ACTION ITEM: Format the entries from the line containing "Baseball in Pensacola: America's" up to and including the line containing "569 bet vip" as a JSON list of strings, one string per line, with blank lines left out. Leave the pictures out of the answer.

───── DATA UNDER STUDY ─────

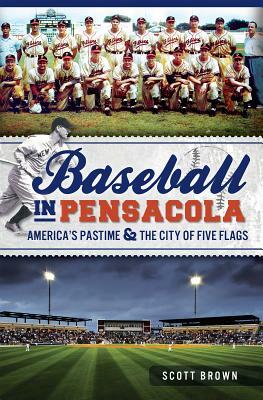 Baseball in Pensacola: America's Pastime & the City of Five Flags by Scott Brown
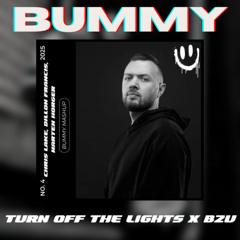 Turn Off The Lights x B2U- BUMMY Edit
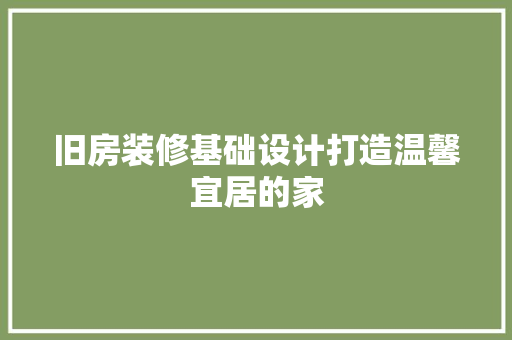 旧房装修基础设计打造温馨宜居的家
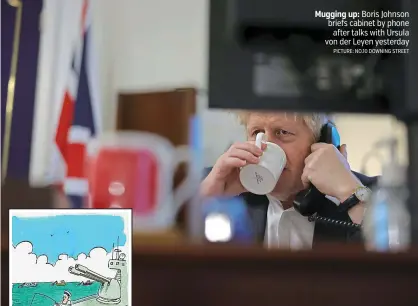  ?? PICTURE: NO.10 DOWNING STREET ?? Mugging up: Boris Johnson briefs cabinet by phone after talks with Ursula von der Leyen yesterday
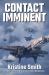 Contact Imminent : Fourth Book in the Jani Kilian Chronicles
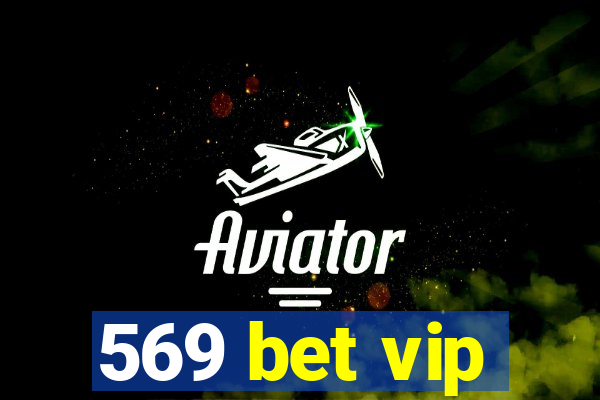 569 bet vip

─────
───── DATA UNDER STUDY ─────

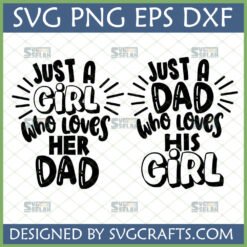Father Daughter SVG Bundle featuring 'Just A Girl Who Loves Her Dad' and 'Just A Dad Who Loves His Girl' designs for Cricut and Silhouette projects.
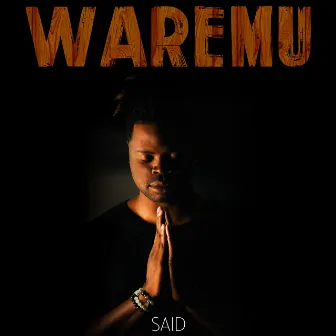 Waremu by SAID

─────

ANSWER FOR THE TASK:
[
  " Baseball in Pensacola: America's Pastime & the City of Five Flags by Scott Brown",
  " Turn Off The Lights x B2U- BUMMY Edit",
  " 旧房装修基础设计打造温馨宜居的家",
  "  ?? PICTURE: NO.10 DOWNING STREET ?? Mugging up: Boris Johnson briefs cabinet by phone after talks with Ursula von der Leyen yesterday",
  " Contact Imminent : Fourth Book in the Jani Kilian Chronicles",
  " 569 bet vip"
]